This illustrates the proposition that religion and politics were identical, that no major event or battle could occur without being replicated through cultural mythology. As the invaders gained more territory, the theologies of the area became intertwined. Despite the conqueror's efforts to belittle and destroy Goddess worship, Isis and Her many masks of divinity continued to draw followers.

One example of this war between male and female deities is the legend of Ra and Zet, later called Apophis. Zet was the serpent of darkness Ra fought daily when the sun rose. The undercurrent of this myth can be seen as a struggle between the primal Goddess, a serpent, and Ra, the new God from the north.
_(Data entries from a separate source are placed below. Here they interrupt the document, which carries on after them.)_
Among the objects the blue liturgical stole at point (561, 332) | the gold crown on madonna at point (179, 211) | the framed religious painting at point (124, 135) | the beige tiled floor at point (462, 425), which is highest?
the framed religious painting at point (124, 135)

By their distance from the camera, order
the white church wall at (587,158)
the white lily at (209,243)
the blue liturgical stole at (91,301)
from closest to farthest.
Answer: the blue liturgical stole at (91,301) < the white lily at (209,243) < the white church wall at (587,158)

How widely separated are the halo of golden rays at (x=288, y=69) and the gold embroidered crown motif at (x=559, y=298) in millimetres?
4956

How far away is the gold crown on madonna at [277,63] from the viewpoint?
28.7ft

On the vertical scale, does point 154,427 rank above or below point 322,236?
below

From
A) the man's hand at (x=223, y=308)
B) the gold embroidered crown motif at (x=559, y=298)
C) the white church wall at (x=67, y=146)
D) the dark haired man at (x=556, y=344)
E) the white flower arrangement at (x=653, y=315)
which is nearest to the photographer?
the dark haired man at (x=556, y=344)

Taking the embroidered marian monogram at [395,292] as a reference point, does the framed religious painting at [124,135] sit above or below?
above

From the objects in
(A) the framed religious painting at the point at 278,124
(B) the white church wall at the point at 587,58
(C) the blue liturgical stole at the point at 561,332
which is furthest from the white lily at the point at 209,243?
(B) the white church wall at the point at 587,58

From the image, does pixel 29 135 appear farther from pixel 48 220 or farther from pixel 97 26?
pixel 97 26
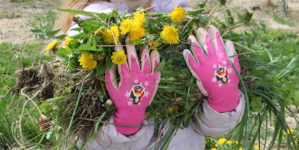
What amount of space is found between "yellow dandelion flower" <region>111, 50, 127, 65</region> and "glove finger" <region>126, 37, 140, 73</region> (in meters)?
0.05

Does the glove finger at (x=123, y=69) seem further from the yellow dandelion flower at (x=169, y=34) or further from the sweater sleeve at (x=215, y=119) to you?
the sweater sleeve at (x=215, y=119)

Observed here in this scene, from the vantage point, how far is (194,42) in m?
1.13

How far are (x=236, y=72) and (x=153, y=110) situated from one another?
1.13 feet

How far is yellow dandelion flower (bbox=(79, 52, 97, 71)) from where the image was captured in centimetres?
100

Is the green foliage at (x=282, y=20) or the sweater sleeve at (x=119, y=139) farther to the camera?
the green foliage at (x=282, y=20)

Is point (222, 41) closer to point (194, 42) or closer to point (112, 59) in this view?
point (194, 42)

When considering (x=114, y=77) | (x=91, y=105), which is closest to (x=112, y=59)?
(x=114, y=77)

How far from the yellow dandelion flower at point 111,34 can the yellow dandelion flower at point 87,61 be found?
0.08 metres

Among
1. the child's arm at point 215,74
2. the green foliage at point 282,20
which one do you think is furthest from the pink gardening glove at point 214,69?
the green foliage at point 282,20

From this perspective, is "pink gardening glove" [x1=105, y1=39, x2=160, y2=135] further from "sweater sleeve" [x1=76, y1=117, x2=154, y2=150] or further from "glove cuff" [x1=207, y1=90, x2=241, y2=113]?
"glove cuff" [x1=207, y1=90, x2=241, y2=113]

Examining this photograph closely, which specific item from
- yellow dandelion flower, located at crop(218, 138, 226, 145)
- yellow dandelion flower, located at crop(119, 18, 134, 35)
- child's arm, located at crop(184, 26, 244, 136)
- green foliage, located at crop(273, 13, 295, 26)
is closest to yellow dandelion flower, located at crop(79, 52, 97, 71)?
yellow dandelion flower, located at crop(119, 18, 134, 35)

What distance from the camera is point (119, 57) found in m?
1.00

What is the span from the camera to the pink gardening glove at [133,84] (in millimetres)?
1068

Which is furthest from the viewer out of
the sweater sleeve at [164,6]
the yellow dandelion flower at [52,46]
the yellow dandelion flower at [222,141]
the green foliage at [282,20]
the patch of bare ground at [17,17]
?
the green foliage at [282,20]
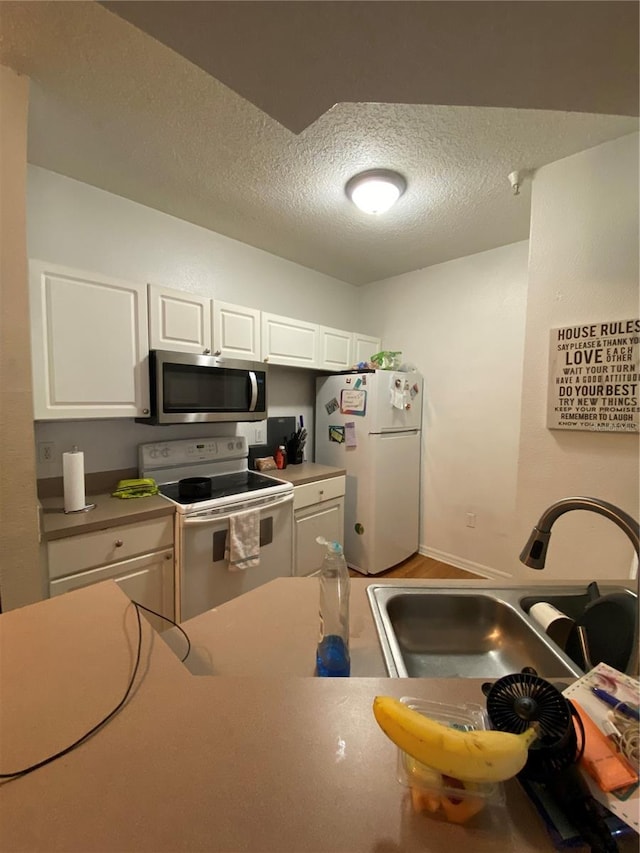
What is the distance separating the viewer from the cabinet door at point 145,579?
1527 mm

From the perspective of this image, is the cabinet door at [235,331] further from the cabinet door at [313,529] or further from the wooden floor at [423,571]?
the wooden floor at [423,571]

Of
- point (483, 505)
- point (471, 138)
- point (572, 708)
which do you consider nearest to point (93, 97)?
point (471, 138)

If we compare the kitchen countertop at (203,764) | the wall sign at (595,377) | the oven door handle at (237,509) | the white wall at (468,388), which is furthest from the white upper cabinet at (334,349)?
the kitchen countertop at (203,764)

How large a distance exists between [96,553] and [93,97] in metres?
1.86

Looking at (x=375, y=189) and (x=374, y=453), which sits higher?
(x=375, y=189)

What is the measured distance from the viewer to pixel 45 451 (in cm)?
182

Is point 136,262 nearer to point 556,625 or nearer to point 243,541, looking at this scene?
point 243,541

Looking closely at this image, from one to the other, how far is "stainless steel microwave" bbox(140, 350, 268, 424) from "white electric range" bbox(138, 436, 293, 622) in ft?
1.16

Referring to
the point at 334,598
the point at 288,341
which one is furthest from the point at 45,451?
the point at 334,598

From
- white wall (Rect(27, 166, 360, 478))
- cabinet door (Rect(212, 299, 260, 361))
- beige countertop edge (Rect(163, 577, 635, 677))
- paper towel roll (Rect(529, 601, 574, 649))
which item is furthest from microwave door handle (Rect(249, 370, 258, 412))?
paper towel roll (Rect(529, 601, 574, 649))

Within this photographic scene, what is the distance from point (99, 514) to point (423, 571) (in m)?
2.42

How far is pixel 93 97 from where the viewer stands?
132 cm

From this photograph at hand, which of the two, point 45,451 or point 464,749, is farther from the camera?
point 45,451

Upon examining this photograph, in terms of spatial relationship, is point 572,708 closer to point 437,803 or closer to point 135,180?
point 437,803
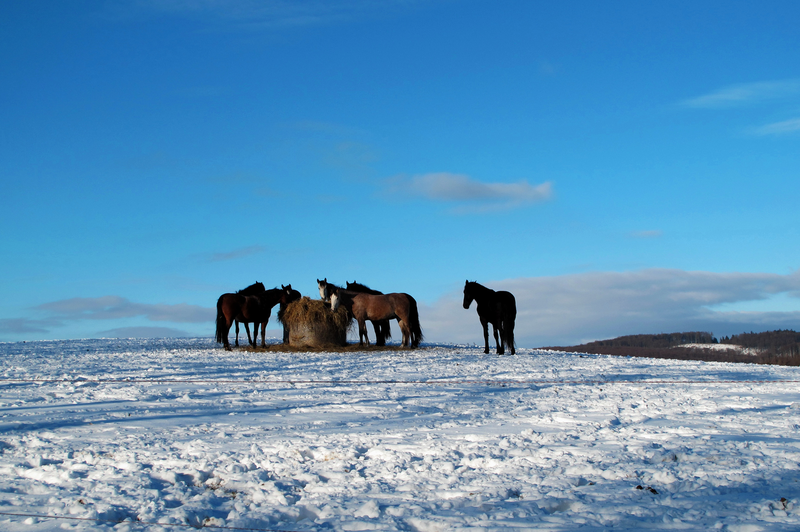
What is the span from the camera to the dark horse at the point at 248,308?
16266mm

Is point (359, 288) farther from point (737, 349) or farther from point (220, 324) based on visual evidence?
point (737, 349)

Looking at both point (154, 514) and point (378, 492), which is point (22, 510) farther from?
point (378, 492)

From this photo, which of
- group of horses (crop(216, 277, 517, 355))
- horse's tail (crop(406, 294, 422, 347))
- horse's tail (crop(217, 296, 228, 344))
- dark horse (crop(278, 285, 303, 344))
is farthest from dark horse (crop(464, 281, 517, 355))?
horse's tail (crop(217, 296, 228, 344))

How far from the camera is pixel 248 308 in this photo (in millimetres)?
16391

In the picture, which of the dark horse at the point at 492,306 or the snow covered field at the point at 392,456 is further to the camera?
the dark horse at the point at 492,306

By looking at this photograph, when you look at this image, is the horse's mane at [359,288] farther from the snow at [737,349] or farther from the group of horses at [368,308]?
the snow at [737,349]

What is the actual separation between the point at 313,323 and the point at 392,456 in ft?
39.8

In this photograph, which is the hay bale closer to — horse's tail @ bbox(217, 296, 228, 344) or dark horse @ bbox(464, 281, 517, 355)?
horse's tail @ bbox(217, 296, 228, 344)

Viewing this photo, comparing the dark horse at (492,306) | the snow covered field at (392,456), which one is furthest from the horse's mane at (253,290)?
the snow covered field at (392,456)

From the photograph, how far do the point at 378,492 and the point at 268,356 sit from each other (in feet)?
34.0

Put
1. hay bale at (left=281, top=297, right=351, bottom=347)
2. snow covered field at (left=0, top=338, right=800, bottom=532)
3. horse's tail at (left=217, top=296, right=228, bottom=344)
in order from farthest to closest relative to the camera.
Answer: horse's tail at (left=217, top=296, right=228, bottom=344) → hay bale at (left=281, top=297, right=351, bottom=347) → snow covered field at (left=0, top=338, right=800, bottom=532)

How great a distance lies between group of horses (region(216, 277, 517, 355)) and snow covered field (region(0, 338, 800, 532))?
7.32 m

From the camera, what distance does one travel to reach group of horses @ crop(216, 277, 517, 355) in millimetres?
15945

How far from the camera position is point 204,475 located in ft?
13.8
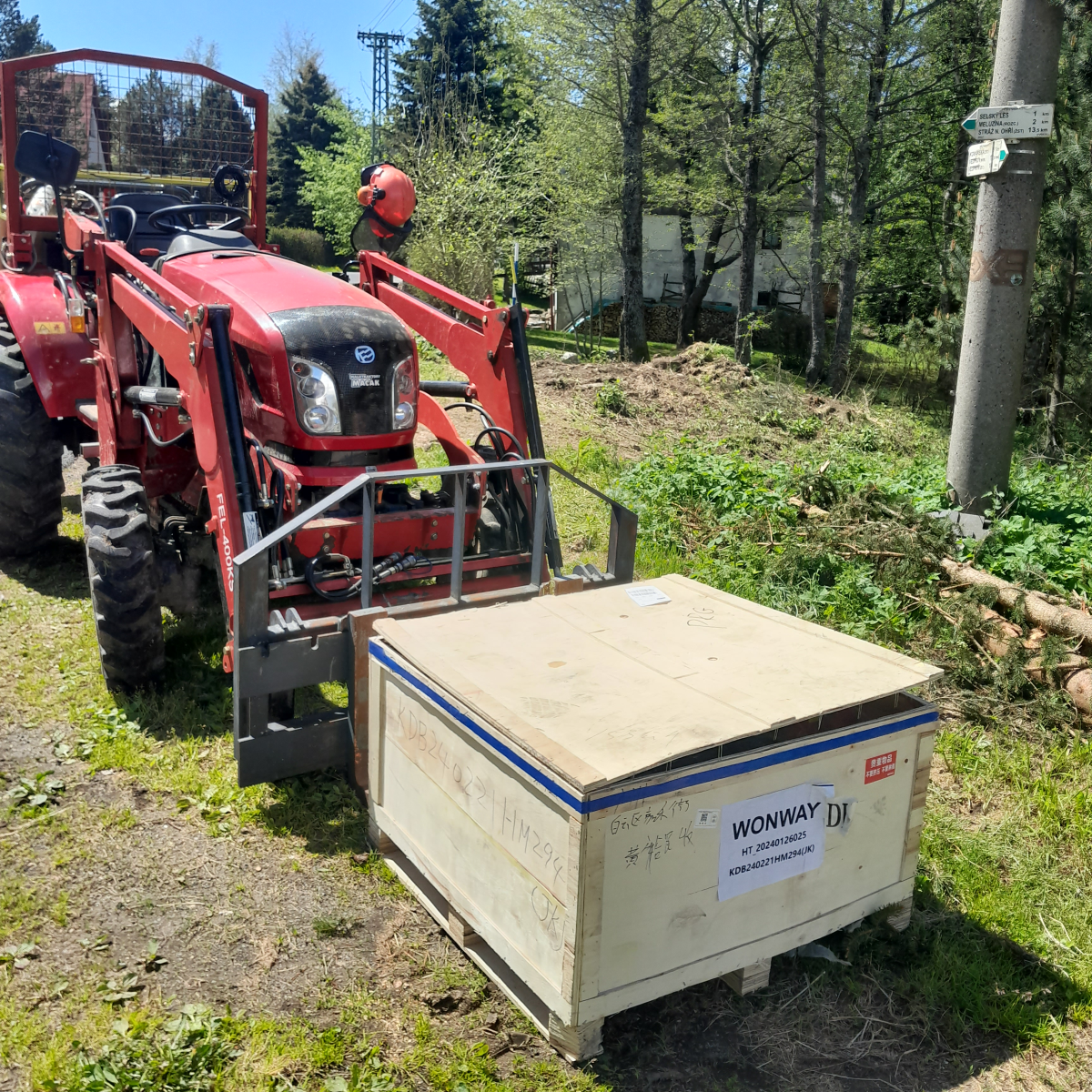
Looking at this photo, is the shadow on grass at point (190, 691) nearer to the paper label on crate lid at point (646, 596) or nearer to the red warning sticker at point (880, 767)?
the paper label on crate lid at point (646, 596)

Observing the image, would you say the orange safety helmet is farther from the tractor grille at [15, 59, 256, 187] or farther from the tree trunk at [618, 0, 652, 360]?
the tree trunk at [618, 0, 652, 360]

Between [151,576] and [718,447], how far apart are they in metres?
6.49

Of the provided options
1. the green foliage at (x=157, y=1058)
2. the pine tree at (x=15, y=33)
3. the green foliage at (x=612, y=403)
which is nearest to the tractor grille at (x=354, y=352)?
the green foliage at (x=157, y=1058)

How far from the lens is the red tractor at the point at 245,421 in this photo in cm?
399

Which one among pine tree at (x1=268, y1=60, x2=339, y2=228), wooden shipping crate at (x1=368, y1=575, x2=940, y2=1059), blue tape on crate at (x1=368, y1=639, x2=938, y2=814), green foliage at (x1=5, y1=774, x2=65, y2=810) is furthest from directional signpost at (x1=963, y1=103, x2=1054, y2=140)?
pine tree at (x1=268, y1=60, x2=339, y2=228)

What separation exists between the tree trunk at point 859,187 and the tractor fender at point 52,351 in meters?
12.8

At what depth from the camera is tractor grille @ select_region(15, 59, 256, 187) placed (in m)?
6.57

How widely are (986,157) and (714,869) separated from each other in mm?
5161

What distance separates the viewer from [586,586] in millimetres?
4590

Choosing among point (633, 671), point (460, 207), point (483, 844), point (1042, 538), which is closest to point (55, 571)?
point (483, 844)

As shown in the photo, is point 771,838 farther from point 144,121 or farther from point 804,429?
point 804,429

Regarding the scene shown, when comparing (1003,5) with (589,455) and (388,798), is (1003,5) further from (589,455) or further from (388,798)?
(388,798)

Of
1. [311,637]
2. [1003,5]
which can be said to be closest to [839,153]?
[1003,5]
Another tactic in this struggle between conflicting ideologies was the introduction of the God Ptah. Ptah was credited with the creation of all existence through an act of divine masturbation. This then eliminated the need for either Isis or Nut in the creation myths of Egypt. It was a deliberate attempt to establish the male deities as either the dominant husbands or the divine assassins of the female deities.

Then the northern groups, c. 1900 BC, brought cuneiform to Egypt. The introduction of cuneiform to Egypt at this time, when the patriarchal forces were clashing so severely with the matriarchal, suggests that existing tablets of laws could have been changed to fit the patriarchal beliefs. This would account for the gradual changes in the society of this time.

From c. 1900 BC up through c. 1570 BC, women lost their right to choose their own partners at will, and the wife became subject to her husbands lordship. It was also during this period that children became members of the father's kin, as opposed to the mother.

By c. 1570 BC, the patriarchy was firmly entrenched in Egypt, and the rulers had begun accepting wives sent to them from neighboring countries as a form of tribute. Hittite, Hurrian, and Kassite princesses married Egyptian kings. It was also during this time that there were no priestesses available in the temples, and the word pharaoh came to be applied solely to the king rather than the royal house. This drastic change in the social structure culminated in c. 1300 BC with the religious revolution of Akhnaton.

Akhnaton not only rejected all deities but Ra, who he renamed Aten, but he also relocated the traditional seat of power to El Amarna. In doing this, he succeeded in finally establishing a patriarchal society, nearly seventeen hundred years after the first introduction of male deities to Egyptian theology.

This did not completely decimate the worship of Isis as a deity. Followers of Isis spread outward in a variety of directions as the years progressed. A Roman era temple of Isis on the banks of the Thames in the British Isles attests to this very fact. But it did signal the end to the era of the matriarchal society in Egypt.